Was Patrik somit aus Unwissenheit zerstören will, bedeutet für Ruy die mystische Grundlage seines neu-definierten Selbst-Verständnisses. Patrik lebt und denkt bereits in einer modernen, ent-mystifizierten Welt, in einer Welt, die technischer Sachlichkeit den Triumph einräumt. Das Auge des Drachen bildet im Gefüge der Erzählung so jene signifikante Achse, an der sich alles scheidet - oder wenn man so will, alles vereint: Hier trifft das Vergangene auf das Zukünftige, hier trifft die epigonale Welt von Montefal auf jene Entwicklungen, die sie zu Fall bringen werden, hier trifft Ruys früheres Leben auf seine Zukunfts-Perspektive, und hier trifft die Welt des Knappen Gauvain, den am Drachen einzig der Zweck des damit verbundenen Preises interessiert, auf die des Knappen Patrik, für den die Erlegung des Drachen eine ebenso technische wie wert-freie Herausforderung darstellt.

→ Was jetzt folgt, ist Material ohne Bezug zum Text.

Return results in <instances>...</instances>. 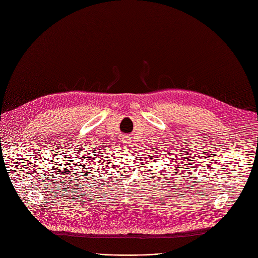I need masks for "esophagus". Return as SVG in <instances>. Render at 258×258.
I'll list each match as a JSON object with an SVG mask.
<instances>
[{
    "mask_svg": "<svg viewBox=\"0 0 258 258\" xmlns=\"http://www.w3.org/2000/svg\"><path fill=\"white\" fill-rule=\"evenodd\" d=\"M122 143L126 146V148H132V146H133V143L127 136H125L123 139H122Z\"/></svg>",
    "mask_w": 258,
    "mask_h": 258,
    "instance_id": "obj_1",
    "label": "esophagus"
}]
</instances>
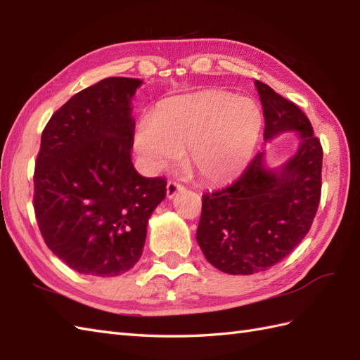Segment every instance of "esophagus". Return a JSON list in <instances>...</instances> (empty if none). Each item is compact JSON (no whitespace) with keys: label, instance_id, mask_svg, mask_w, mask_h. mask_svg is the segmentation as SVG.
<instances>
[{"label":"esophagus","instance_id":"1","mask_svg":"<svg viewBox=\"0 0 360 360\" xmlns=\"http://www.w3.org/2000/svg\"><path fill=\"white\" fill-rule=\"evenodd\" d=\"M181 190H184V186L182 184H179V182H176V181H168V184H167V196L170 198H174V195L178 193V192H181Z\"/></svg>","mask_w":360,"mask_h":360}]
</instances>
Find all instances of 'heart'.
<instances>
[{
	"label": "heart",
	"instance_id": "1",
	"mask_svg": "<svg viewBox=\"0 0 360 360\" xmlns=\"http://www.w3.org/2000/svg\"><path fill=\"white\" fill-rule=\"evenodd\" d=\"M263 114L249 97L209 89L159 103L151 119L139 122L134 145L150 170L188 151L202 178L224 182L238 176L254 156Z\"/></svg>",
	"mask_w": 360,
	"mask_h": 360
}]
</instances>
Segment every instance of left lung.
<instances>
[{
    "label": "left lung",
    "mask_w": 360,
    "mask_h": 360,
    "mask_svg": "<svg viewBox=\"0 0 360 360\" xmlns=\"http://www.w3.org/2000/svg\"><path fill=\"white\" fill-rule=\"evenodd\" d=\"M255 86L264 139L295 131L300 145L274 170L258 153L233 184L202 195L198 244L210 264L232 275L266 271L289 255L309 232L322 192L323 150L309 119L266 83Z\"/></svg>",
    "instance_id": "left-lung-1"
}]
</instances>
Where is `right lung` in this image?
I'll use <instances>...</instances> for the list:
<instances>
[{
    "label": "right lung",
    "mask_w": 360,
    "mask_h": 360,
    "mask_svg": "<svg viewBox=\"0 0 360 360\" xmlns=\"http://www.w3.org/2000/svg\"><path fill=\"white\" fill-rule=\"evenodd\" d=\"M139 79L108 77L72 96L41 134L34 210L43 240L71 269L116 277L139 262L164 178L131 162Z\"/></svg>",
    "instance_id": "right-lung-1"
}]
</instances>
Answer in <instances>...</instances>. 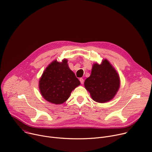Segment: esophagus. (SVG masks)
<instances>
[{
    "instance_id": "1",
    "label": "esophagus",
    "mask_w": 152,
    "mask_h": 152,
    "mask_svg": "<svg viewBox=\"0 0 152 152\" xmlns=\"http://www.w3.org/2000/svg\"><path fill=\"white\" fill-rule=\"evenodd\" d=\"M79 80H80V84H84V79H83V78H80Z\"/></svg>"
}]
</instances>
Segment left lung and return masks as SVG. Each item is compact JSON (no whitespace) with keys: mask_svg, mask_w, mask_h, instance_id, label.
Returning <instances> with one entry per match:
<instances>
[{"mask_svg":"<svg viewBox=\"0 0 152 152\" xmlns=\"http://www.w3.org/2000/svg\"><path fill=\"white\" fill-rule=\"evenodd\" d=\"M120 85L119 76L115 68L105 59L101 65L94 64L91 73L84 82L92 99L99 103L112 99Z\"/></svg>","mask_w":152,"mask_h":152,"instance_id":"8db88e82","label":"left lung"}]
</instances>
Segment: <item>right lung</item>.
<instances>
[{"label":"right lung","mask_w":152,"mask_h":152,"mask_svg":"<svg viewBox=\"0 0 152 152\" xmlns=\"http://www.w3.org/2000/svg\"><path fill=\"white\" fill-rule=\"evenodd\" d=\"M79 85L80 81L64 59L59 63L56 61L45 69L39 80V89L47 101L55 104L65 102L71 92Z\"/></svg>","instance_id":"obj_1"}]
</instances>
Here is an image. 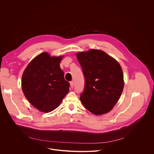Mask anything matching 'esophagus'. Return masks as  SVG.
Returning <instances> with one entry per match:
<instances>
[{
  "mask_svg": "<svg viewBox=\"0 0 154 154\" xmlns=\"http://www.w3.org/2000/svg\"><path fill=\"white\" fill-rule=\"evenodd\" d=\"M70 85H71V87L73 88V86H74V82H72V81L70 82Z\"/></svg>",
  "mask_w": 154,
  "mask_h": 154,
  "instance_id": "1",
  "label": "esophagus"
}]
</instances>
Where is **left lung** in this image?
I'll return each instance as SVG.
<instances>
[{"instance_id": "1", "label": "left lung", "mask_w": 154, "mask_h": 154, "mask_svg": "<svg viewBox=\"0 0 154 154\" xmlns=\"http://www.w3.org/2000/svg\"><path fill=\"white\" fill-rule=\"evenodd\" d=\"M85 77L80 101L92 113H108L118 102L124 88V76L119 63L103 51L91 49L77 54Z\"/></svg>"}]
</instances>
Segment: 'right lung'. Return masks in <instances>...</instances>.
I'll list each match as a JSON object with an SVG mask.
<instances>
[{"label":"right lung","mask_w":154,"mask_h":154,"mask_svg":"<svg viewBox=\"0 0 154 154\" xmlns=\"http://www.w3.org/2000/svg\"><path fill=\"white\" fill-rule=\"evenodd\" d=\"M62 57L43 52L27 66L22 77V89L29 102L39 111L50 112L56 108L69 90L60 67Z\"/></svg>","instance_id":"1"}]
</instances>
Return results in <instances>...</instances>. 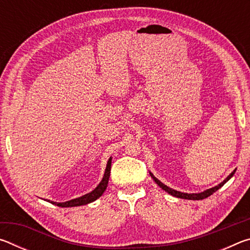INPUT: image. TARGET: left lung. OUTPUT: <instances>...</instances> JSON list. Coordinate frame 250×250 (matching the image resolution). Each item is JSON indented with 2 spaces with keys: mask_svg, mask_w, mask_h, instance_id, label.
<instances>
[{
  "mask_svg": "<svg viewBox=\"0 0 250 250\" xmlns=\"http://www.w3.org/2000/svg\"><path fill=\"white\" fill-rule=\"evenodd\" d=\"M235 172H236V170H234L232 171L229 175H228L225 180H224L221 184H218L217 186H215V188H209V189H206V191H204V192H202V193H197V194H188V193H182V192H179V191H175V189H173V188H168V186H167V185H164L162 182L161 181H159L158 179H156V177L152 174V173H150V175H151V177L152 179H153L154 181H155V183L158 184L161 188L162 189H164V191L166 192H167L168 194H171V195H173V196H175V197H180V198H184V200H194V201H198V200H204V198H206V197H208V196H210L211 194L213 193H215L217 191L218 188H221L222 186L226 183V182L230 179V177L235 174Z\"/></svg>",
  "mask_w": 250,
  "mask_h": 250,
  "instance_id": "obj_1",
  "label": "left lung"
}]
</instances>
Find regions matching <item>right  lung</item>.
I'll list each match as a JSON object with an SVG mask.
<instances>
[{"instance_id": "right-lung-1", "label": "right lung", "mask_w": 250, "mask_h": 250, "mask_svg": "<svg viewBox=\"0 0 250 250\" xmlns=\"http://www.w3.org/2000/svg\"><path fill=\"white\" fill-rule=\"evenodd\" d=\"M110 170H111V159H109L108 163H107V167H105V172L104 175L103 177V181L100 182L99 185L94 189V191L86 194L82 197L75 198V200H70L68 202H64V203H56V202H50L52 204L57 205L59 207H73V206H80V205H86L88 203H91L96 201L97 198H99L101 195H103L104 192L105 191L108 185V181H109V176H110Z\"/></svg>"}]
</instances>
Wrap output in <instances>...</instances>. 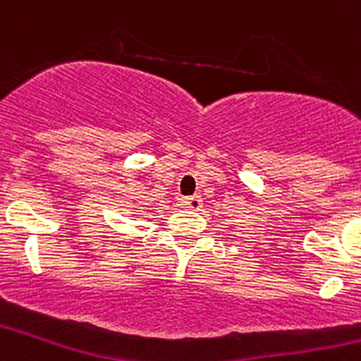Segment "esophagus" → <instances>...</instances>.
<instances>
[{"mask_svg": "<svg viewBox=\"0 0 361 361\" xmlns=\"http://www.w3.org/2000/svg\"><path fill=\"white\" fill-rule=\"evenodd\" d=\"M181 208L187 209H199L201 208V197L199 195H190V197H180L178 199Z\"/></svg>", "mask_w": 361, "mask_h": 361, "instance_id": "esophagus-1", "label": "esophagus"}]
</instances>
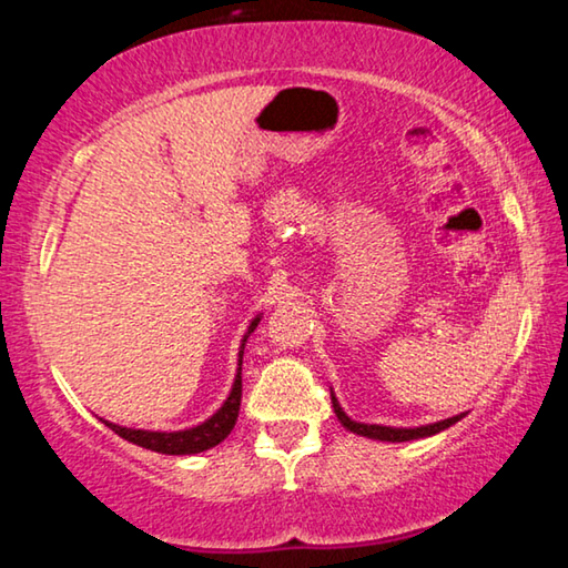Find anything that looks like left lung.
<instances>
[{"label":"left lung","instance_id":"left-lung-1","mask_svg":"<svg viewBox=\"0 0 568 568\" xmlns=\"http://www.w3.org/2000/svg\"><path fill=\"white\" fill-rule=\"evenodd\" d=\"M331 400H333V410L338 420L343 423L345 428L353 430V434L358 436H368V438H376V440H393V444H400V440H413V438H426V436H434L438 430H444L448 426H454L464 416H454V418H446V420H438V423H430V426H420V428H390V426H376V423H355L348 416H345L338 398L331 393Z\"/></svg>","mask_w":568,"mask_h":568}]
</instances>
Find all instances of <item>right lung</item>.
Listing matches in <instances>:
<instances>
[{
  "instance_id": "obj_1",
  "label": "right lung",
  "mask_w": 568,
  "mask_h": 568,
  "mask_svg": "<svg viewBox=\"0 0 568 568\" xmlns=\"http://www.w3.org/2000/svg\"><path fill=\"white\" fill-rule=\"evenodd\" d=\"M257 321L250 323V331L253 333L257 328ZM247 335L243 338V345H240V361L237 365H243V348H245ZM243 368H237V376L233 383V390H230L227 400L223 403L215 416H210L205 423H200L195 428L187 430H175V434H160V430H134V428H122L114 426V423H108V426L114 430V434L122 436L130 444H138L142 448L158 450V454H168V456H185V454H200V450H207L217 446L220 440H225L230 430H233L235 420H237V410H240V398H243Z\"/></svg>"
}]
</instances>
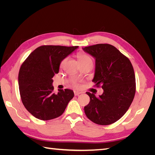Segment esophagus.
<instances>
[{"label": "esophagus", "instance_id": "34e87169", "mask_svg": "<svg viewBox=\"0 0 155 155\" xmlns=\"http://www.w3.org/2000/svg\"><path fill=\"white\" fill-rule=\"evenodd\" d=\"M80 94H81V92H79V91H74V95L75 96H78V95Z\"/></svg>", "mask_w": 155, "mask_h": 155}]
</instances>
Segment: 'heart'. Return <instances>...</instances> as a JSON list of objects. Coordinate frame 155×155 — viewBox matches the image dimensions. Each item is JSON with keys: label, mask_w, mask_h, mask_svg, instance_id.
Here are the masks:
<instances>
[{"label": "heart", "mask_w": 155, "mask_h": 155, "mask_svg": "<svg viewBox=\"0 0 155 155\" xmlns=\"http://www.w3.org/2000/svg\"><path fill=\"white\" fill-rule=\"evenodd\" d=\"M78 58V61L79 64H93V61L90 56L88 55L87 54H83V53H79L77 55ZM67 58H64L61 63V67H63L64 63L66 62Z\"/></svg>", "instance_id": "1"}]
</instances>
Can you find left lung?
Segmentation results:
<instances>
[{"mask_svg":"<svg viewBox=\"0 0 155 155\" xmlns=\"http://www.w3.org/2000/svg\"><path fill=\"white\" fill-rule=\"evenodd\" d=\"M96 59L92 81L104 89L96 97L86 92L90 102L84 107L87 118L98 125L116 122L127 111L136 92L135 75L130 60L114 46L97 44L83 48Z\"/></svg>","mask_w":155,"mask_h":155,"instance_id":"obj_1","label":"left lung"}]
</instances>
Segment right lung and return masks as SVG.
<instances>
[{"mask_svg": "<svg viewBox=\"0 0 155 155\" xmlns=\"http://www.w3.org/2000/svg\"><path fill=\"white\" fill-rule=\"evenodd\" d=\"M78 48L44 45L37 48L22 63L18 86L23 105L37 119L50 120L61 115L74 94L70 89L54 92L52 78L62 61Z\"/></svg>", "mask_w": 155, "mask_h": 155, "instance_id": "obj_1", "label": "right lung"}]
</instances>
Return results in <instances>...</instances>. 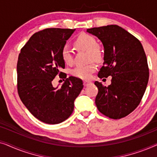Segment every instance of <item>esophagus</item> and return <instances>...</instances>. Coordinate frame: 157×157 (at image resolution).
<instances>
[{"instance_id": "1", "label": "esophagus", "mask_w": 157, "mask_h": 157, "mask_svg": "<svg viewBox=\"0 0 157 157\" xmlns=\"http://www.w3.org/2000/svg\"><path fill=\"white\" fill-rule=\"evenodd\" d=\"M91 83V81H83V85H84V86H87L90 85Z\"/></svg>"}]
</instances>
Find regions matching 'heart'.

Diese Qualität des Auges generalisiert sich im Drachen selbst - insbesondere dann, wenn er sich zum Kreis schließt und so das Zeichen der Kontinuität bildet.28 Und signifikanterweise schließt der Drache den Kreis um den deutschen Ritter Gamuret Fronauer: Während dieser auf den Angriff des Drachen wartet, läuft das riesige Tier dem eigenen Schwanz nach.29 Die Figur des Fronauers wird auf diese Weise äußerlich als historisches Panoptikum in sich gekennzeichnet - und dies entspricht exakt der Figuren-Konzeption. Gamuret Fronauer bietet dem (einschlägig vorgebildeten) Rezipienten von Doderers Erzählung nämlich die Perspektive zu einer möglichen - wenn auch in der Gewichtung ihres Potentials unterschiedlich wahrscheinlichen30 -  dreifachen Allusion: zu der bereits dargelegten Evokation staufischer Kultur; zu den politischen Quärelen unter Friedrich III., unter dessen Regentschaft ein Gamuret Fronauer - laut einer Wiener Bürgerchronik aus dem 15. Jahrhundert, wie Wendelin Schmidt-Dengler in seinem Nachwort zur Reclam-Ausgabe des "Letzten Abenteuers" von 1981 ausführt31 - seinen eigenen politischen Vorteil suchte; und schließlich - in dem Umstand von Gamurets fiktions-immanenter deutscher Abstammung vor dem Hintergrund der Epigonenhaftigkeit Montefals - zu dem wachsenden und für Spannungen sorgenden nationalsozialistischen Einfluß im Österreich der Ersten Republik. Nennt doch der Staatsratspräsident von Montefal dem jungen Ritter Gauvain als staatsmännische Bedenken gegen eine Heirat der Herzogin mit dem Deutschen innere Unruhen und mögliche Verwicklung in kriegerische Konflikte.32 Gleichzeitig bringt aber der Kreis-Schluß des Drachen um Gamuret eine Möglichkeit zum Ausdruck, wie das sterbende politisch-kulturelle Konstrukt wiederbelebt werden könnte.33 Doch Montefal lehnt den Fronauer ab, es duldet ihn lediglich in seiner vorübergehenden Anwesenheit als Brautführer des politisch unbedeutenden und lenkbaren Gauvain.34

Ruy de Fanez dagegen demonstriert das alternative Modell: Das letzte Abenteuer, das Doderers Erzählung als Titel führt, meint für Ruy, den Schritt aus der epigonalen Welt von Montefal heraus  zu wagen und sich den Herausforderungen der gewandelten Zeitumstände zu stellen, ohne sich dabei von den ursprünglichen Werten des eigenen Standes zu trennen. Daß diese Entscheidung für die Konsequenz im Kontext der neuen Zeit den Tod bedeuten kann, zeichnet der Schluß der Erzählung eher unscharf und nicht eigentlich als Negativum: der Tod bedeutet auch Erleichterung und Erlösung. Eindeutig jedoch bringt der Text die ungläubige Verwunderung des Protagonisten angesichts dieser Möglichkeit zum Ausdruck.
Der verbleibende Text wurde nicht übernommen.